**Problem statement:** Using the records that follow, reproduce exactly the lines starting at the line containing "The Tutorial Tower" and ending at the line containing "四川省道路客运交通安全管理规定_第1页". Include both end lines and no pictures.

**Data to process:**
* * *

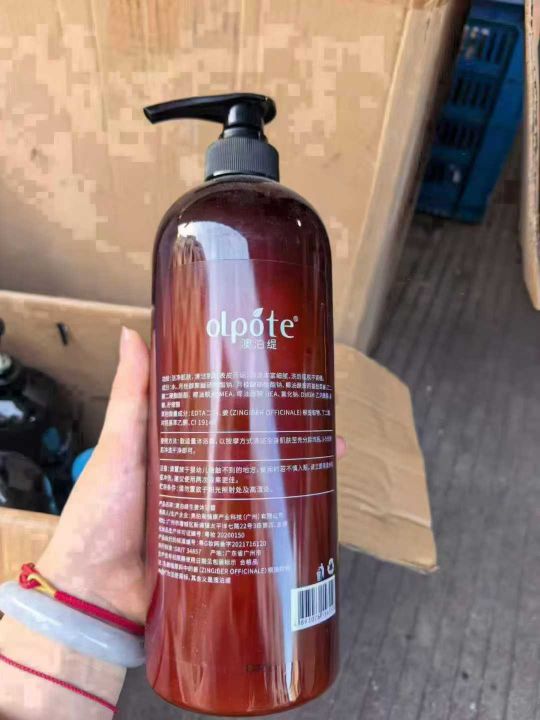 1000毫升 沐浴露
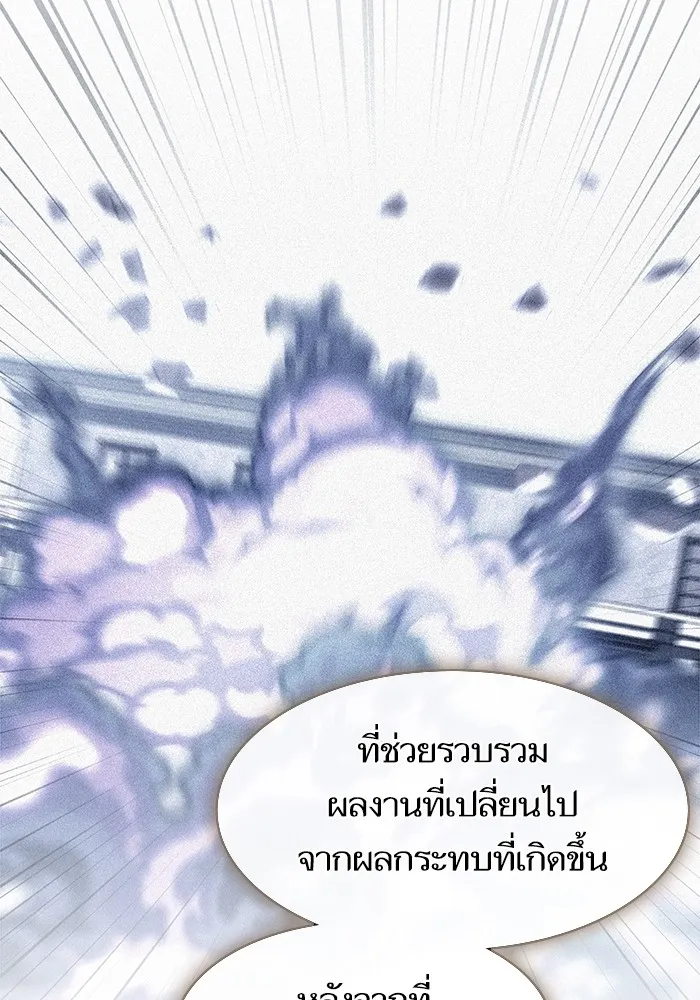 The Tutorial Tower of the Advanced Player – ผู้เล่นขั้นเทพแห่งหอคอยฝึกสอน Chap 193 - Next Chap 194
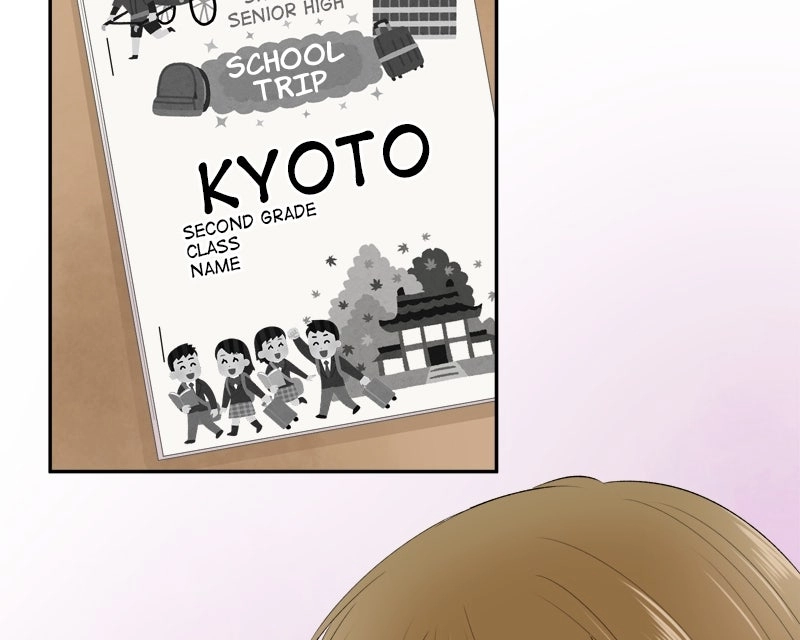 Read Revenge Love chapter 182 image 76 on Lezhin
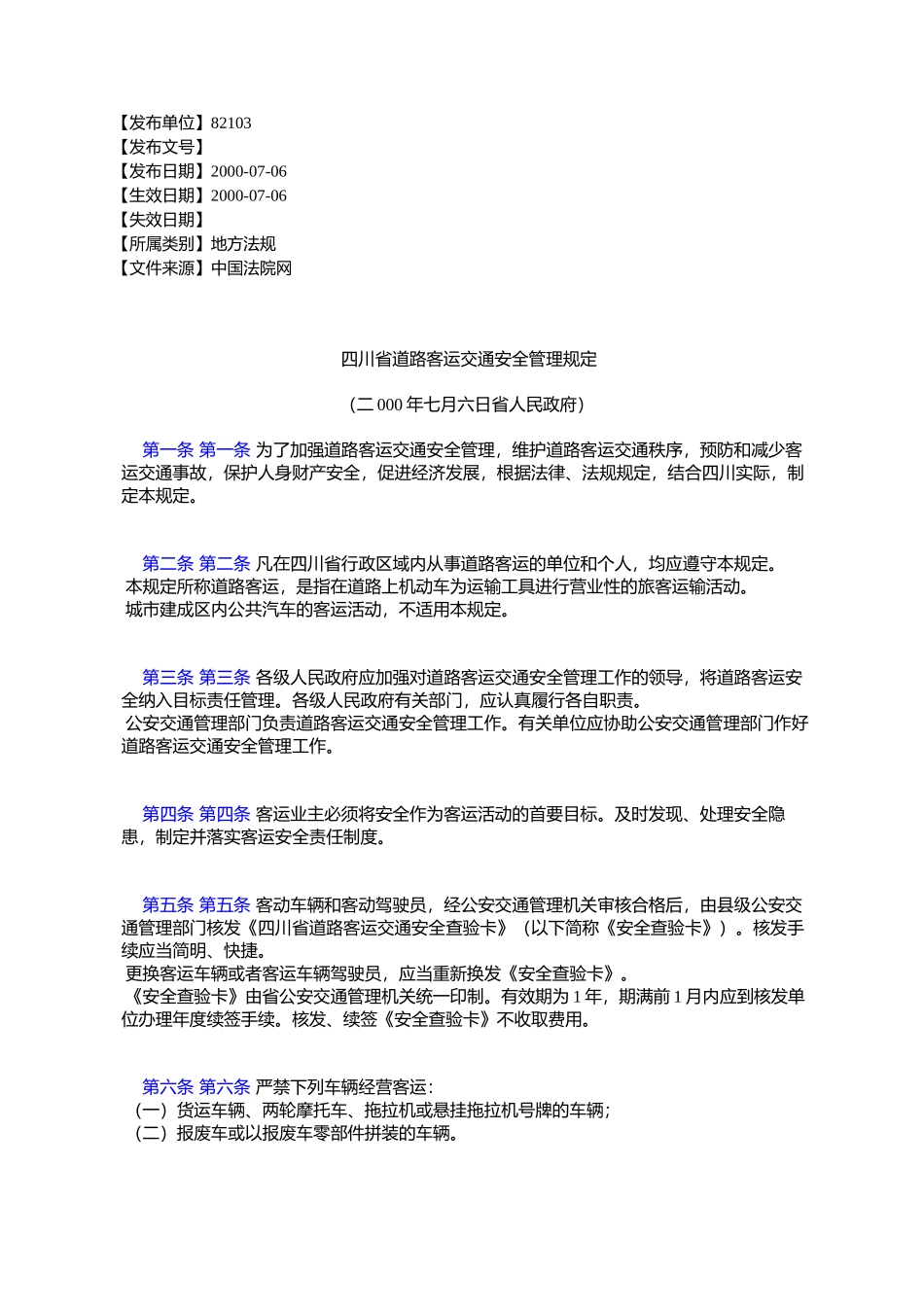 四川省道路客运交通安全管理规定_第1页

* * *

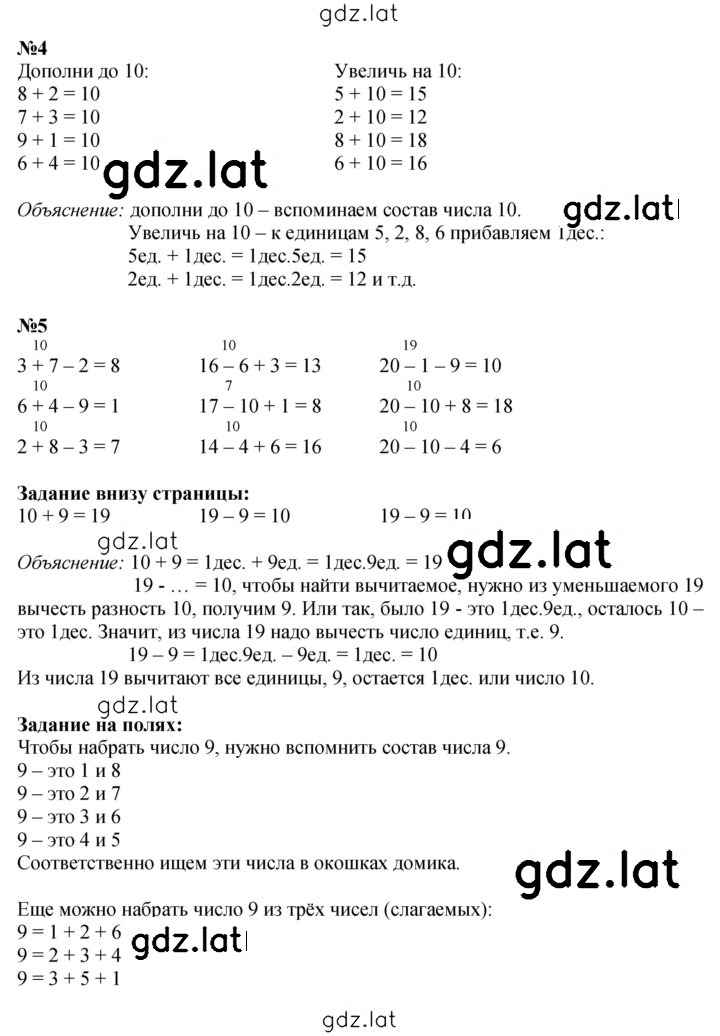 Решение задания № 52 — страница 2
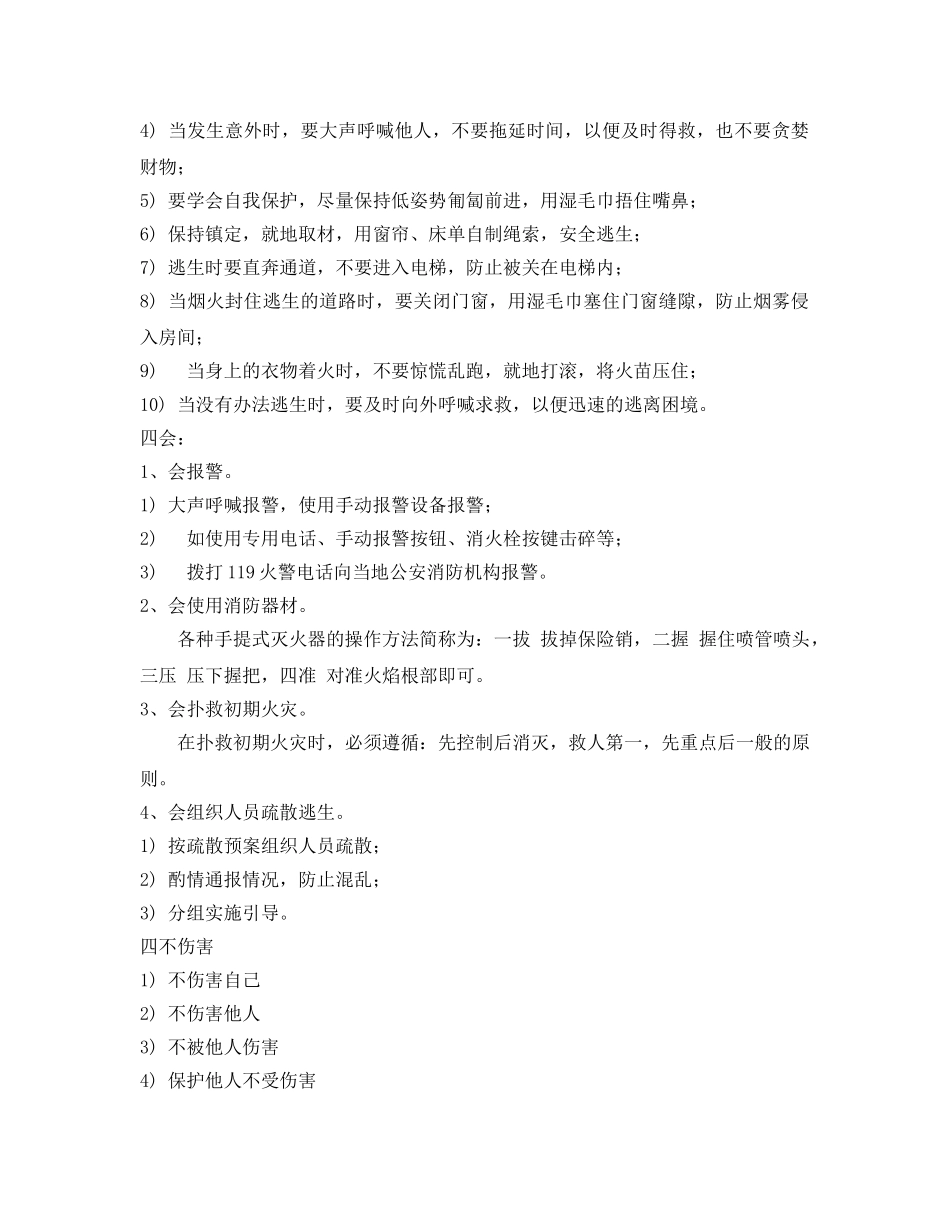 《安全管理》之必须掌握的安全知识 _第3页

* * *

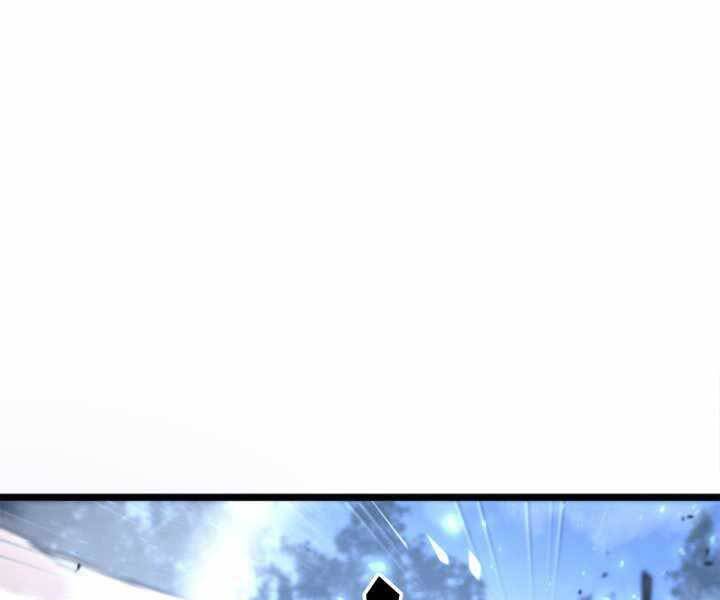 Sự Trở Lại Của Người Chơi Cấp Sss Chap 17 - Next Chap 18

* * *

**Response:**
 The Tutorial Tower of the Advanced Player – ผู้เล่นขั้นเทพแห่งหอคอยฝึกสอน Chap 193 - Next Chap 194
 Read Revenge Love chapter 182 image 76 on Lezhin
 四川省道路客运交通安全管理规定_第1页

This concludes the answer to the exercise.